Speaker bio: Andreas Malikopoulos is a Professor in the School of Civil & Environmental Engineering and the Director of the Information and Decision Science Lab at Cornell University. Prior to these appointments, he was the Terri Connor Kelly and John Kelly Career Development Professor in the Department of Mechanical Engineering (2017-2023) and the founding Director of the Sociotechnical Systems Center (2019-2023) at the University of Delaware (UD). Before he joined UD, he was the Alvin M. Weinberg Fellow (2010-2017) in the Energy & Transportation Science Division at Oak Ridge National Laboratory (ORNL), the Deputy Director of the Urban Dynamics Institute (2014-2017) at ORNL, and a Senior Researcher in General Motors Global Research & Development (2008-2010). He received a Diploma from the National Technical University of Athens, Greece, and his M.S. and Ph.D. degrees from the University of Michigan, Ann Arbor, in 2004 and 2008, respectively, all in Mechanical Engineering. His research interests span several fields, including analysis, optimization, and control of cyber-physical systems; decentralized stochastic systems; stochastic scheduling and resource allocation; and learning in complex systems.
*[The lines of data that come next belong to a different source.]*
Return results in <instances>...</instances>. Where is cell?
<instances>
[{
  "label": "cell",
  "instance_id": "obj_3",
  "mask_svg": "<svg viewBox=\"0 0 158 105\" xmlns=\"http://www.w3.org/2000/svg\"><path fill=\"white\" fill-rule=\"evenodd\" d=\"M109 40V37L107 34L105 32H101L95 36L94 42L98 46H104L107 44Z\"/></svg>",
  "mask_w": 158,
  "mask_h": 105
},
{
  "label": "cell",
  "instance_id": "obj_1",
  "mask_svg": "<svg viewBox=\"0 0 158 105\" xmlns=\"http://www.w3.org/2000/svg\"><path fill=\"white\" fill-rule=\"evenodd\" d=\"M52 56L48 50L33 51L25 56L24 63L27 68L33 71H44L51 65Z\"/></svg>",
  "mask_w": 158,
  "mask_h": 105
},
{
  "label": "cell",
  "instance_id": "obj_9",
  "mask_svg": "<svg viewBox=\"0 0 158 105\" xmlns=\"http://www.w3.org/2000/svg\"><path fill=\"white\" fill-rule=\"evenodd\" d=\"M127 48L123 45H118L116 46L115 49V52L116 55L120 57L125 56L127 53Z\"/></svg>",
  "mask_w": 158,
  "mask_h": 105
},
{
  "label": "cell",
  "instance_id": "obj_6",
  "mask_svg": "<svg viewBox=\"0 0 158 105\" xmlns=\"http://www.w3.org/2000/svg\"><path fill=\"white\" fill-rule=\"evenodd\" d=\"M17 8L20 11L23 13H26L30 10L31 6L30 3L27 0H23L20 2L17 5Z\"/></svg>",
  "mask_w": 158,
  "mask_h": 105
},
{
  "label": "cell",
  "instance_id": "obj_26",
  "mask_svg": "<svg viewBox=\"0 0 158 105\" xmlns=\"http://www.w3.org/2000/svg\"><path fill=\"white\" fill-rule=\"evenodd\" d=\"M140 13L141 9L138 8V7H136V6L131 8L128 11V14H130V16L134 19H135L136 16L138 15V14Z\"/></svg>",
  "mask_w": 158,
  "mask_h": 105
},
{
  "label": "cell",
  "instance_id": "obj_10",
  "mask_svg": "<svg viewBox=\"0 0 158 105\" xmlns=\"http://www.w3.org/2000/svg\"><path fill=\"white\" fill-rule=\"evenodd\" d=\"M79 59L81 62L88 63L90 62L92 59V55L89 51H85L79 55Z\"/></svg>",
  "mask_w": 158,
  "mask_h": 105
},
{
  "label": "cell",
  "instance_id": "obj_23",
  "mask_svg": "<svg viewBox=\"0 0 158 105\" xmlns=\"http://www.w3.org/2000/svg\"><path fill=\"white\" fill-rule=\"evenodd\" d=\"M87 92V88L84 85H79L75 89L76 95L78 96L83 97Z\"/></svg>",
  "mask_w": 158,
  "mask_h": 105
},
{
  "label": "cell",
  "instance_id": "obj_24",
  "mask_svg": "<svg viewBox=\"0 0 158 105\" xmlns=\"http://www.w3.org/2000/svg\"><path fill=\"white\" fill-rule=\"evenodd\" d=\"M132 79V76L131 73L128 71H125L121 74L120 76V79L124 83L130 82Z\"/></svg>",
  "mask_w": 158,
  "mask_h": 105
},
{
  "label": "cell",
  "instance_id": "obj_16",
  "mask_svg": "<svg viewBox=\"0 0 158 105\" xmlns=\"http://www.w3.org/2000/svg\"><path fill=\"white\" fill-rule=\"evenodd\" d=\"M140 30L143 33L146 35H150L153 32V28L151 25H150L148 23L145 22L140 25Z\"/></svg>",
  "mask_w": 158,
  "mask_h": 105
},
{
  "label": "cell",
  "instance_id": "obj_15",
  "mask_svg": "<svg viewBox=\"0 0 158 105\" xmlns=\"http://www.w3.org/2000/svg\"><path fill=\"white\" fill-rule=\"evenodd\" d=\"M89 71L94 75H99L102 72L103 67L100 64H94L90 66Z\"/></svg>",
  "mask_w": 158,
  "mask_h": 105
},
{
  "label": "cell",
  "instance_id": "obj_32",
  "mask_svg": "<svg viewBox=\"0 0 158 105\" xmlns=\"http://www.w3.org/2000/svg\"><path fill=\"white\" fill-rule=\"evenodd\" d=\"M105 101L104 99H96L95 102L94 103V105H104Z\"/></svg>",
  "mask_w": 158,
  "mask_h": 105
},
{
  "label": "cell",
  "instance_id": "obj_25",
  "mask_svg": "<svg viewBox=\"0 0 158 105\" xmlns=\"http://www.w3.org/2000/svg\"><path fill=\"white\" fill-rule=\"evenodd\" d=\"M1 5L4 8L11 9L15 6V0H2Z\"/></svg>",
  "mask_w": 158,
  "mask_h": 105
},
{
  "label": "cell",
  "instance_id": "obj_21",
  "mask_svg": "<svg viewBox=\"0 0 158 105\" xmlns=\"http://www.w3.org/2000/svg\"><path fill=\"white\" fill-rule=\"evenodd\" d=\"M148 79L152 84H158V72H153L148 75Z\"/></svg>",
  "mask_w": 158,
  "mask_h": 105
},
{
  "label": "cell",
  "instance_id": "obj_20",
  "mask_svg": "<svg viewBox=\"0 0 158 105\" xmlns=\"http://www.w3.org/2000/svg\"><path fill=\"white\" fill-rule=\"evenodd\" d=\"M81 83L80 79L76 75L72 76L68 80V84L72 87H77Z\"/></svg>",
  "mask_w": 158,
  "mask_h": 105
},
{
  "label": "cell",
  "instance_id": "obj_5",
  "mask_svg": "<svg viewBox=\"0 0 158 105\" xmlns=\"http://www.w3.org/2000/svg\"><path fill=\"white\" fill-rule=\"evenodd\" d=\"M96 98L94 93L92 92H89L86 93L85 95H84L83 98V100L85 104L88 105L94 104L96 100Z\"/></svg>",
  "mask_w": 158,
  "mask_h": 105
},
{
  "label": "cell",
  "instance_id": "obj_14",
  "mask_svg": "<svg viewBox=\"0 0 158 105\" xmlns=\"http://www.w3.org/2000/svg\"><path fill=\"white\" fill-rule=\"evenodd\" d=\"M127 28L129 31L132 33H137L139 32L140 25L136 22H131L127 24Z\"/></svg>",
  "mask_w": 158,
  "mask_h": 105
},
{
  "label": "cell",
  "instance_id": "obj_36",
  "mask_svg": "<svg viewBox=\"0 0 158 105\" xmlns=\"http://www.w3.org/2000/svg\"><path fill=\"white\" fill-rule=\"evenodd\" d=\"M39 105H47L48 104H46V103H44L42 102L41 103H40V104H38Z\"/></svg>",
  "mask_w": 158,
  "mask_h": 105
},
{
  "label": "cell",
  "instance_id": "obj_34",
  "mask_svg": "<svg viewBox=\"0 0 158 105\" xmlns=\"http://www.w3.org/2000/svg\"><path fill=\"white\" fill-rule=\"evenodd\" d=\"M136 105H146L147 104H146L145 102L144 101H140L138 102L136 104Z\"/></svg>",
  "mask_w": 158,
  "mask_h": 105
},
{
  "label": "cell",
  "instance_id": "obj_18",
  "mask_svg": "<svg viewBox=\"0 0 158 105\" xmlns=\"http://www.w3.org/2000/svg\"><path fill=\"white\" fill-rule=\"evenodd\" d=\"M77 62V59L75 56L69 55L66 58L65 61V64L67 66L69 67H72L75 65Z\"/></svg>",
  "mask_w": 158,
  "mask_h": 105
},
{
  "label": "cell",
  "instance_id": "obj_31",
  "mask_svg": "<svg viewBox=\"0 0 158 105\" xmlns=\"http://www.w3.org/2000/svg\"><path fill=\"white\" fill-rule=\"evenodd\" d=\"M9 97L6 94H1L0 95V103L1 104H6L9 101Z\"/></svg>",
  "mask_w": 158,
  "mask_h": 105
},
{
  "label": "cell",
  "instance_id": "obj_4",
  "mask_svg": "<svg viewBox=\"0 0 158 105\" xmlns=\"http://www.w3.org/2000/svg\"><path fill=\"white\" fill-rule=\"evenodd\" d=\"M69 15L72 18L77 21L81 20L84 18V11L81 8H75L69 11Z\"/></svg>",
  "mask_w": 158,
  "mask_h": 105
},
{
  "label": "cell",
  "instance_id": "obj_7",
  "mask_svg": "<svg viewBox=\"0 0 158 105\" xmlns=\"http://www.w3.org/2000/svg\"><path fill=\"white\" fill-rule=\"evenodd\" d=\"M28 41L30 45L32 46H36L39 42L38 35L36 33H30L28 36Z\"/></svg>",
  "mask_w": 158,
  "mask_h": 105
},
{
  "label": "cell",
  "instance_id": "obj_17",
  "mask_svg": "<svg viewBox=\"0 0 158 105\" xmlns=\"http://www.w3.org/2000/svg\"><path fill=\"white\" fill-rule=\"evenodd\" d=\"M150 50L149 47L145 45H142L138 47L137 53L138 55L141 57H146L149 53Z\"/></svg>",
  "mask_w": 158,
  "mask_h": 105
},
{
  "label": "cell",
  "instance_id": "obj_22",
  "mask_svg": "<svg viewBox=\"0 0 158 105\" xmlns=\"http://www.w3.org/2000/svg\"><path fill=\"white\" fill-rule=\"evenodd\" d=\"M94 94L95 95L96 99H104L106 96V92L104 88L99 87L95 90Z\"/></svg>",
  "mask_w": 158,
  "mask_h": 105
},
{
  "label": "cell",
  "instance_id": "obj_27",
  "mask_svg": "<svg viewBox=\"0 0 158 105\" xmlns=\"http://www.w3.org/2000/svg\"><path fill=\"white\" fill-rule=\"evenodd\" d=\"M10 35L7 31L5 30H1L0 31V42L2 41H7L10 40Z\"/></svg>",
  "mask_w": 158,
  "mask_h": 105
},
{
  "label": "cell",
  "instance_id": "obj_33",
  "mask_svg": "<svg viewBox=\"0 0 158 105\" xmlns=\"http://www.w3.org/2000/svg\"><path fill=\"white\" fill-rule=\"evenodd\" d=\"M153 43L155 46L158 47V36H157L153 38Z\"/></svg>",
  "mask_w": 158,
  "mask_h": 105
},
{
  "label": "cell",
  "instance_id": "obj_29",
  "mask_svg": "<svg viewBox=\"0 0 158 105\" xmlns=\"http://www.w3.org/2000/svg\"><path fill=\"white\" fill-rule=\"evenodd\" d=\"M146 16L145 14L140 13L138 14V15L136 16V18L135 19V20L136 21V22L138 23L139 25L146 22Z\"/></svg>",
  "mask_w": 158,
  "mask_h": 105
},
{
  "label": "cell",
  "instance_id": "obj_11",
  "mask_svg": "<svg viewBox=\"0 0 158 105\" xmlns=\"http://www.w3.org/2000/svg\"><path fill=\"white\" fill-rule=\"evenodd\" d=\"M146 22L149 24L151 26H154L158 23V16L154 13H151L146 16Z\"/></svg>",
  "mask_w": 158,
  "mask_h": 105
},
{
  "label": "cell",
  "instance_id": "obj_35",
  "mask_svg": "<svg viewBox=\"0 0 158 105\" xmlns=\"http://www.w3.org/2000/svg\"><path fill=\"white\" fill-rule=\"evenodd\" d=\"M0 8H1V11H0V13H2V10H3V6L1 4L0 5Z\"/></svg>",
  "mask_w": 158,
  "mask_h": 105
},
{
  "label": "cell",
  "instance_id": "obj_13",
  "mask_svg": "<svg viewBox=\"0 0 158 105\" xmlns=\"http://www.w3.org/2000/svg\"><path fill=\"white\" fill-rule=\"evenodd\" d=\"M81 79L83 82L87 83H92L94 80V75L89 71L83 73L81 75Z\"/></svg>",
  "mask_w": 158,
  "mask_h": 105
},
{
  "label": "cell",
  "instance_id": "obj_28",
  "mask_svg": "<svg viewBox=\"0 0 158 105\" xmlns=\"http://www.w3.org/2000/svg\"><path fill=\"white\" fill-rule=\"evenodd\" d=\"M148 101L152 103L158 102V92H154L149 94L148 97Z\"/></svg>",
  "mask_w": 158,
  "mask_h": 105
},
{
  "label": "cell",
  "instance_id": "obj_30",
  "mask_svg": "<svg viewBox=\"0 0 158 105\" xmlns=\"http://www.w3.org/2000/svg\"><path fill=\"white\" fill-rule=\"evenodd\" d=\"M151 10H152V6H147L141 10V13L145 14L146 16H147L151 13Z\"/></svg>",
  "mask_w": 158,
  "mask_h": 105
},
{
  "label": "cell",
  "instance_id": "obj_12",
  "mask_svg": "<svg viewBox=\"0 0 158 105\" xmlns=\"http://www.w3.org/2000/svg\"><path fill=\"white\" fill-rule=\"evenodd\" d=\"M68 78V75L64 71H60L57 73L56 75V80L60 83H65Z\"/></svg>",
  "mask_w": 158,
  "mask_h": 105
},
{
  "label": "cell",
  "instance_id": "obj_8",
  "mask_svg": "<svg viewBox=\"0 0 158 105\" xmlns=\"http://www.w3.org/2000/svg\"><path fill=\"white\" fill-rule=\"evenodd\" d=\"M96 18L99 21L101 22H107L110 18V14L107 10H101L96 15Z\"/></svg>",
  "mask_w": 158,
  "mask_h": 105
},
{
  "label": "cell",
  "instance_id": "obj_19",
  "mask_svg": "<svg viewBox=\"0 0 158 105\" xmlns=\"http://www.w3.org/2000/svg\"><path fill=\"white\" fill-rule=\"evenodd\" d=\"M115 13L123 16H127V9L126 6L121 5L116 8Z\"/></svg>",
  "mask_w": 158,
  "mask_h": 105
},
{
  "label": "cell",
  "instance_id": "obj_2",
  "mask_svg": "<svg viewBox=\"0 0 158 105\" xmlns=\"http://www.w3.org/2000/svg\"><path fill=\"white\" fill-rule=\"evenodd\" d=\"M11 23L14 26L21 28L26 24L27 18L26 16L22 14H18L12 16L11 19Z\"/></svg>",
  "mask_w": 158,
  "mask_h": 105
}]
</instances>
  • 15 Dec, 12:15-13:15: Future of work and workers: potential roles for automation and control

     

    Date & Time: 15 Dec, 12:15-13:15

    Venue: Simpor-Roselle Ballroom

    Chair: Anuradha Annaswamy   

    • Keynote by Pramod Khargonekar, University of California, Irvine 
    • Q&A 

    Drawing on historical lessons from the industrial revolution, mechanization of agriculture, mass manufacturing, and other similar large-scale changes, there is an ongoing debate about the future of work and workers as ever more powerful automation, machine learning, and artificial intelligence technologies are developed and deployed commercially. This is deeply intertwined with demographic changes. It will be a major driver of our socio-economic future. In this talk, I will provide background information on these issues and likely future scenarios. Next, I will present some thoughts and ideas on the possible roles for the systems and control community in shaping the future through research and education. I will conclude with some open-ended questions. This will set the stage for the discussion session to follow.